EXPLORE THE MATERIAL:
1 > Reproduce the stretch of the accessible cruising article from "In focus… Accessible" through "to sales success.", swapping "disabled travellers" for "travelers with disabilities".
2 > Extend the article on accessible cruising beyond its final sentence.

EXTRACT:
In focus… Accessible Cruising

From accessible cabins to wheelchair-friendly excursions, cruise lines are adapting to be more inclusive. Julie Baxter goes below deck

Accurate information is key to giving disabled travellers the confidence they need to book a holiday, and ocean cruise lines are increasingly ahead of the game on this. Most have dedicated areas on their websites detailing accessibility features and relevant refits, and many newer ships are specifically designed with disabilities in mind. Detailing a client’s specific needs and double checking cabin locations, routes to facilities and onboard support as well as suitable excursions are crucial to sales success.

All at sea…

Leading cruise lines such as MSC Cruises, P&O, Carnival Cruises, Saga Cruises and Hurtigruten all offer accessible cabins, fitted out especially for guests with disabilities and many also detail partially-adapted and ‘ambulant accessible’ cabins that suit those with limited mobility. Ship adaptions can also include tactile guides, accessible public toilets, ramps, elevators and induction loops and some ships welcome guide dogs.

Stored data entries:

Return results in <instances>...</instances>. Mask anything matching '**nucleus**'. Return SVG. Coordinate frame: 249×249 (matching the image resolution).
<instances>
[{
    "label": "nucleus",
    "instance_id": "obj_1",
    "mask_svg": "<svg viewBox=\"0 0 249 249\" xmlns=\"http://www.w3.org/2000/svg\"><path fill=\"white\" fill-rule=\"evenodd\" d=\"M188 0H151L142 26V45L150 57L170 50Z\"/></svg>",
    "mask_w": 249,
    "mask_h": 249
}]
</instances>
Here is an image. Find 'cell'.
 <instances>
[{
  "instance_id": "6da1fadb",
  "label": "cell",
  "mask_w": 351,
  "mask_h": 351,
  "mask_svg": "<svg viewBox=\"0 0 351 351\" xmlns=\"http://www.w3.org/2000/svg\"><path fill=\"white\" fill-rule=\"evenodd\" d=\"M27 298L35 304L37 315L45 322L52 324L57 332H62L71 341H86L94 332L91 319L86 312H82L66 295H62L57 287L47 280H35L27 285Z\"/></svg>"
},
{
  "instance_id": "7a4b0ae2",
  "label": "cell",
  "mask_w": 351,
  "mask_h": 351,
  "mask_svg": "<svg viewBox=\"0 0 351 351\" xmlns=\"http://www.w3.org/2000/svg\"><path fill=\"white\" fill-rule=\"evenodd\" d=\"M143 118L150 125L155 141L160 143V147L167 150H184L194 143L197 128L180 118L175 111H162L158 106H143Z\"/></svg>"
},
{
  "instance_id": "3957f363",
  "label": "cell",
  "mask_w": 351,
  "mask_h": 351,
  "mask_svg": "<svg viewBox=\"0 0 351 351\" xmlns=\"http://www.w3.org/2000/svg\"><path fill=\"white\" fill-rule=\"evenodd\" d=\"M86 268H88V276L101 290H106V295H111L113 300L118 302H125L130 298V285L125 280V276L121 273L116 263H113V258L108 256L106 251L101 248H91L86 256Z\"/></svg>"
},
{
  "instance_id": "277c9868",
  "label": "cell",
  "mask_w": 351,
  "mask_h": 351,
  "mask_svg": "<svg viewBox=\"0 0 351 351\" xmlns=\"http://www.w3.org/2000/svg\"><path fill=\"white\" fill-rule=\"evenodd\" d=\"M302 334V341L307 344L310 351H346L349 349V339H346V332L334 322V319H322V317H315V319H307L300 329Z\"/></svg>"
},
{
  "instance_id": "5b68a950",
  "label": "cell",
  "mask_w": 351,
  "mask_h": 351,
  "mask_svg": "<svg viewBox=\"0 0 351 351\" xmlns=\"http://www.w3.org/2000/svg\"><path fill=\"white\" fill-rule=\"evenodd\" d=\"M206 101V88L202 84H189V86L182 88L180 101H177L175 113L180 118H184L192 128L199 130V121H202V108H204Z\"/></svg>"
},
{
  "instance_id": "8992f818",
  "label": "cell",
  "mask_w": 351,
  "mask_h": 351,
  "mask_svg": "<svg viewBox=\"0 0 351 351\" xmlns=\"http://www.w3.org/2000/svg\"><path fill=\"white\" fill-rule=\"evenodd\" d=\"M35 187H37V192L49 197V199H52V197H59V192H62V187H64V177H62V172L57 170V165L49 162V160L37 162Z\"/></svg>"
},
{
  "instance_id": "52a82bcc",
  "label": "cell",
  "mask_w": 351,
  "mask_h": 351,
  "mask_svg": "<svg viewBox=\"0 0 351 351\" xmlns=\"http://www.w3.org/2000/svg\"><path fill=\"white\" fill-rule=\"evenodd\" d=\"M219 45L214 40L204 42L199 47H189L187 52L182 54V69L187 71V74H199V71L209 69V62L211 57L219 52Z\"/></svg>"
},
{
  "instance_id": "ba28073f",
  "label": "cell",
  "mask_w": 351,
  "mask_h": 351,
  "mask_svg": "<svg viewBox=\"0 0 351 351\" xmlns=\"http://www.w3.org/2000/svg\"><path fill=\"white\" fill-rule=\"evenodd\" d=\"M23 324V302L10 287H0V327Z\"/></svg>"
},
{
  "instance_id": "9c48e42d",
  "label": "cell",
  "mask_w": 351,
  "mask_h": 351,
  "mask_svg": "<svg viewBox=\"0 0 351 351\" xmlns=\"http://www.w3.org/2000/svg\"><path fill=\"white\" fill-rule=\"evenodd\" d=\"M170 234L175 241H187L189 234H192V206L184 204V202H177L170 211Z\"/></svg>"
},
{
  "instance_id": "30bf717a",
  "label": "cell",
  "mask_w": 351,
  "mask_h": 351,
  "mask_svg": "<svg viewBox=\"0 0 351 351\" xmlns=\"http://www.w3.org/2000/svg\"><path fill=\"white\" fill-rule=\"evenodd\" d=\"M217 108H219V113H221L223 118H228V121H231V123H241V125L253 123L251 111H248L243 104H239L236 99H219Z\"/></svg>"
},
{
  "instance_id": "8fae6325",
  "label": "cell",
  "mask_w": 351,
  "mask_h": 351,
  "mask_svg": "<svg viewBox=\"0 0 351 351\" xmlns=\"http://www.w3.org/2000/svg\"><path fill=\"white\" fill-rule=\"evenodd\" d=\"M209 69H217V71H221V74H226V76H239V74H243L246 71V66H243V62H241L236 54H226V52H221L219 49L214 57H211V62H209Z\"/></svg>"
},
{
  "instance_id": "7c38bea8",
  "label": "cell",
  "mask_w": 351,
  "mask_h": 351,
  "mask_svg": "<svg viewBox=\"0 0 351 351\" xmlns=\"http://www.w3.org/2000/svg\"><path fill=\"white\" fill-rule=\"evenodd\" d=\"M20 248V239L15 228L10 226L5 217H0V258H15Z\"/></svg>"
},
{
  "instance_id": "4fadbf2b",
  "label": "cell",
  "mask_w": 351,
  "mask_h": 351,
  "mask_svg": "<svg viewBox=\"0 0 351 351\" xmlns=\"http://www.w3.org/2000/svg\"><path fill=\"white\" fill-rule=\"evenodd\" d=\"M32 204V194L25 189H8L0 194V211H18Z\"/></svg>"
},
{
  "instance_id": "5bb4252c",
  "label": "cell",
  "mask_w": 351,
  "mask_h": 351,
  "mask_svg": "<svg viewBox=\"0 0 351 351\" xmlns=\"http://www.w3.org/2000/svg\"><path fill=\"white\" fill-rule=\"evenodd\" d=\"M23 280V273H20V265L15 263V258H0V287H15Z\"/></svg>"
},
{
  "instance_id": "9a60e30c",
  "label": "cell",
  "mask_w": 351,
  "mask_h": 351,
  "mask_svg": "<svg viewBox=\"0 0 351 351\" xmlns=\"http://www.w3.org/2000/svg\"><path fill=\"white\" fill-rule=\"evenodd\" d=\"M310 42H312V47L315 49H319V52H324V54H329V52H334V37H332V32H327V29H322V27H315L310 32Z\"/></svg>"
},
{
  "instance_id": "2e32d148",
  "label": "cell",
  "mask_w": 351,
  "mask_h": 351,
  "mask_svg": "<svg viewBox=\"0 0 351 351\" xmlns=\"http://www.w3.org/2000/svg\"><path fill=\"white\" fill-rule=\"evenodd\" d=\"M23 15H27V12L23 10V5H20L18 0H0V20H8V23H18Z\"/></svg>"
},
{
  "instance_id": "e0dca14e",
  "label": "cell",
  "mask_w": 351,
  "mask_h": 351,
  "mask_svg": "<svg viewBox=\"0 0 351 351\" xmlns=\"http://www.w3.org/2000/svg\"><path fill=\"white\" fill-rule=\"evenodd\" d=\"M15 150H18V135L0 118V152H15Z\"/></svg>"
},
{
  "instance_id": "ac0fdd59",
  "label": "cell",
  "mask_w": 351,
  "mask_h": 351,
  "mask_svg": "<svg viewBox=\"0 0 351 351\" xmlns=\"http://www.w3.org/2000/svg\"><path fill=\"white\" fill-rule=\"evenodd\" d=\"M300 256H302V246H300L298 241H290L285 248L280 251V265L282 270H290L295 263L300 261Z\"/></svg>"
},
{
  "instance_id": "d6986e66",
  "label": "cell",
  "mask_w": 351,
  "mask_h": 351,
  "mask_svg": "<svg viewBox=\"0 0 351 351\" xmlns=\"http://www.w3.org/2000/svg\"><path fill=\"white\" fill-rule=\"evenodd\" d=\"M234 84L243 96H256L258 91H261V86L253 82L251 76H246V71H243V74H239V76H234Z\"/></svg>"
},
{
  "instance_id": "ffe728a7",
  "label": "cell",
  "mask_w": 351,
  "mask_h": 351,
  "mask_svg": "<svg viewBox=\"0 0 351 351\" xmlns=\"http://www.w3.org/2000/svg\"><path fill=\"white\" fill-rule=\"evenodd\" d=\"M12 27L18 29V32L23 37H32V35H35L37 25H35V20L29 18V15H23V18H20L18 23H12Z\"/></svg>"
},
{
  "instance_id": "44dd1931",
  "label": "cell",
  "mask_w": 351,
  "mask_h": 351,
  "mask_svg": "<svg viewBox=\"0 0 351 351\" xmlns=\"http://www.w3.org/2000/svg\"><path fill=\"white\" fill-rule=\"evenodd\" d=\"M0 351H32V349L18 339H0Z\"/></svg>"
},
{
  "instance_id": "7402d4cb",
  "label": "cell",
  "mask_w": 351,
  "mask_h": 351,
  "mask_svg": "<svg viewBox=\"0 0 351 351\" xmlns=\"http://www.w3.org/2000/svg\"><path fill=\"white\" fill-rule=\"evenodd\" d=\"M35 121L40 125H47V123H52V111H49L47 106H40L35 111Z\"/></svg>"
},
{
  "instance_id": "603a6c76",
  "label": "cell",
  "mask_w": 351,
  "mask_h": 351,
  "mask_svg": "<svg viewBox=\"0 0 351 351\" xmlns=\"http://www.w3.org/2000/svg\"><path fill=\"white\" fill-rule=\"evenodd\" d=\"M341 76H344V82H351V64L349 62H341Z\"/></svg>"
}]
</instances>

ANSWERS TO THE TASKS:
1 >
In focus… Accessible Cruising

From accessible cabins to wheelchair-friendly excursions, cruise lines are adapting to be more inclusive. Julie Baxter goes below deck

Accurate information is key to giving travelers with disabilities the confidence they need to book a holiday, and ocean cruise lines are increasingly ahead of the game on this. Most have dedicated areas on their websites detailing accessibility features and relevant refits, and many newer ships are specifically designed with disabilities in mind. Detailing a client’s specific needs and double checking cabin locations, routes to facilities and onboard support as well as suitable excursions are crucial to sales success.

2 >
Silversea is among those offering specially-designed suites with wider doors, and paths suited to wheelchairs/scooters. Its newest ship, Silver Nova, has six accessible suites plus toilets, a beauty salon and library all with wheelchair access. The Venetian Lounge, restaurants and bars offer wheelchair seating. For those with visual impairments, there is braille assistance on public signage.

Ambassador Cruise Line offers no-fly cruises for the over 50s and has departures from seven regional ports. It has a partnership with Mobility at Sea, a family-owned business that provides products and hireable equipment to assist guests.

Beyond mobility…

Carnival Cruises claims to be the first cruise line to be certified “sensory inclusive” by KultureCity, a non-profit dedicated to accessibility and inclusion for individuals with sensory and invisible disabilities.

Through this partnership all guest-facing crew have been trained to understand sensory/cognitive needs, and Sensory Bags are offered containing items to calm, relax and manage sensory overload, including comfortable noise-cancelling headphones, fidget tools, a visual feeling thermometer, and a KultureCity VIP lanyard to help the staff easily identify such guests.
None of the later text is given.